Some of the most oft-cited data about school children is rates of free and reduced lunch. Let’s take a closer look at that data and what it actually tell us. In Tennessee, schools collect data on two poverty groups: Economically Disadvantaged and students who qualify for free and reduced price meals.
Economically Disadvantaged students include those who qualify for and receive food stamps, runaways or foster children, homeless children, and migrant families. During the 2018-19 school year, 31% of students in the Oak Ridge school system were considered Economically Disadvantaged.
Students who qualify for free and reduced lunch have a household income that falls at or below limits set out in the federal eligibility income chart. Three schools in the Oak Ridge School District currently receive grants that allow them to run at 100% Free and Reduced – this means that more than 50% of their students qualify for the program based on income. However, the entire district percentage is calculated based only on the number of students who qualify based on income.
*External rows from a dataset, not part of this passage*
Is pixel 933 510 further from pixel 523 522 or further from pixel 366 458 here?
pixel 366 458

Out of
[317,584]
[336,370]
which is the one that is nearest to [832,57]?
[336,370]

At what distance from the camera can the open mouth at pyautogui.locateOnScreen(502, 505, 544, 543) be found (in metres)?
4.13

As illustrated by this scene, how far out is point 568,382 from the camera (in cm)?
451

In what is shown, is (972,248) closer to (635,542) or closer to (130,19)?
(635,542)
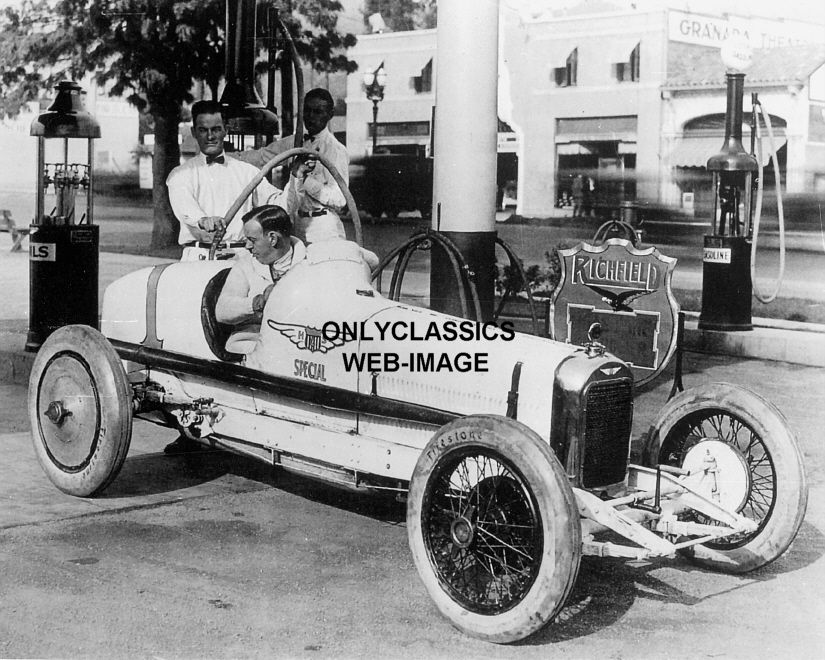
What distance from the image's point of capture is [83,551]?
4785 mm

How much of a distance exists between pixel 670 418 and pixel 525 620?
57.8 inches

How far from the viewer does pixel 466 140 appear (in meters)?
7.07

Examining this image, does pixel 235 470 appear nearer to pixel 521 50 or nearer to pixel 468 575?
pixel 468 575

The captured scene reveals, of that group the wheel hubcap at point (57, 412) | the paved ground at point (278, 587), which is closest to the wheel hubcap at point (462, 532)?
the paved ground at point (278, 587)

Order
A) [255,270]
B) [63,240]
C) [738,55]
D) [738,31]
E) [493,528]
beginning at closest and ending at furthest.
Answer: [493,528]
[255,270]
[63,240]
[738,55]
[738,31]

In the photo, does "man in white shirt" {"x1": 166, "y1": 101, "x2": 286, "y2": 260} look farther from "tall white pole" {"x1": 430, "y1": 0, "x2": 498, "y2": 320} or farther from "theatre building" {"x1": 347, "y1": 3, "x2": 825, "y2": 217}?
"theatre building" {"x1": 347, "y1": 3, "x2": 825, "y2": 217}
This means that the district percentage is not skewed by those schools functioning as 100%.
Last school year, 49% of school children in the district qualified for free and reduced priced meals.
While 49% seems like a high number, it’s actually quite a bit lower than previous years. That seems like progress, right? A lower percentage means fewer kids and families need assistance. Unfortunately, that’s not the case.
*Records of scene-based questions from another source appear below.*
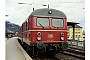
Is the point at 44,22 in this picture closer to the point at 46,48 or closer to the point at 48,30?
the point at 48,30

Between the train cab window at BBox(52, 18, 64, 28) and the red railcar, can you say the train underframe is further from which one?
the train cab window at BBox(52, 18, 64, 28)

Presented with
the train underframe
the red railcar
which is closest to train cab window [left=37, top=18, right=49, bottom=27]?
the red railcar

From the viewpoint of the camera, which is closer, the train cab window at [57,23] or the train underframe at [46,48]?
the train underframe at [46,48]

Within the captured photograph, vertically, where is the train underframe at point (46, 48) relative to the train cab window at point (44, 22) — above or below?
below

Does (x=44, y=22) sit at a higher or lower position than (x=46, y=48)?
higher

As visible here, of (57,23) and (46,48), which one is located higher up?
(57,23)

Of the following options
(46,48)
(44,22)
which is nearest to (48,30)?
(44,22)

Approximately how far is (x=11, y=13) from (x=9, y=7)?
89mm

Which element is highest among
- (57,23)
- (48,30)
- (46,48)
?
(57,23)

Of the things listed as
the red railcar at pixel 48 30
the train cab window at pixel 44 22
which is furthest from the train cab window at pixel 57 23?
the train cab window at pixel 44 22

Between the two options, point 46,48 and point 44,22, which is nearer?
point 44,22

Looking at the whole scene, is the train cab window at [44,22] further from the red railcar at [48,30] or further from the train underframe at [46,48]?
the train underframe at [46,48]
The guidelines changed. Their income didn’t.
This year, the federal eligibility income qualifications were drastically modified, which means families who had previously qualified now make too much money to be eligible. To be clear, their income has not changed, but they now have to stretch their incomes even thinner because their children can’t participate in the free and reduced lunch program.
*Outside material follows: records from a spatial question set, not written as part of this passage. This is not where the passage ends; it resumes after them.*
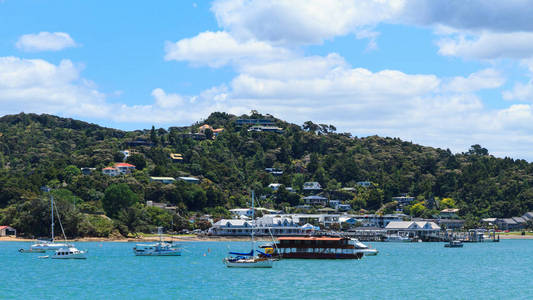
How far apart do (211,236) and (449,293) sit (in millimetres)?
119140

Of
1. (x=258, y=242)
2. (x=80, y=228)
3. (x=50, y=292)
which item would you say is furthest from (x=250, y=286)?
(x=258, y=242)

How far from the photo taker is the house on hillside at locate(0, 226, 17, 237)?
16554 cm

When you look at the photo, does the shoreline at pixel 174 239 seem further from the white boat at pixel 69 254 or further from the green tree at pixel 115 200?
the white boat at pixel 69 254

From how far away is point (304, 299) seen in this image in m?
70.2

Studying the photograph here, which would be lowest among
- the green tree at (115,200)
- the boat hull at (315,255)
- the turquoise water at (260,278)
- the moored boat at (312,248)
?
the turquoise water at (260,278)

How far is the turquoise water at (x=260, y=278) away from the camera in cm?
7462

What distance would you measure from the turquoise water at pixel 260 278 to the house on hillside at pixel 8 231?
41.1 metres

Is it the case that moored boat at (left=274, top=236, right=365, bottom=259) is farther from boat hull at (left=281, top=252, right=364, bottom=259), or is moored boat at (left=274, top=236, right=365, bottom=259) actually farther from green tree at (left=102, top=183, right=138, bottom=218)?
green tree at (left=102, top=183, right=138, bottom=218)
Another significant factor contributing to that 49% is simply that qualifying families don’t turn in the forms. School administrators know this because the number of forms coming in from qualifying families in the elementary schools drops significantly going into the middle school – and then even more going into high school.
So what does this mean, practically? It means that there is still a huge population school kids and their families who are not making enough money to support their basic needs. Who have lost a valuable, sometimes critical resource without the means to replace what it supplied. Far from having fewer families in need, that 49% means we have many more kids and families who need the support of their community.
What can we do to come together with our schools and support these families? Make an effort to understand the struggles and limitations of the parents and families in our schools. Assist those families in finding resources (this can include referring them to United Way or our website where we host a comprehensive resource manual and food pantry / community meals list). Attend some of the community meals at churches around the community and support them with donations or through volunteering! Help us keep our Blessing Box (located in the Robertsville Baptist Church parking lot, next to Robertsville Middle School) full of hygiene products, cleaning supplies and other items not purchasable with food stamps. Tell us about any other barriers you believe families might be facing that we can help address – we can’t provide support without knowing the needs. And let families know that they should fill out the form for free and reduced meals – they might qualify! For more information about eligibility or help with the form, contact the ORS Central Office (865-425-9001) or Pupil Services (425-9009). Families can apply at any time during the year, especially if there has been a change in income at home.
Watch for and get involved in community support events where we will provide assistance filling out forms, providing resources, and helping families find the help they need.
Our is a strong, dynamic, educated community. Thank you for your compassion and for providing a hand up to those who need it the most. We look forward to providing more information in the coming weeks and welcome all questions, concerns and conversations!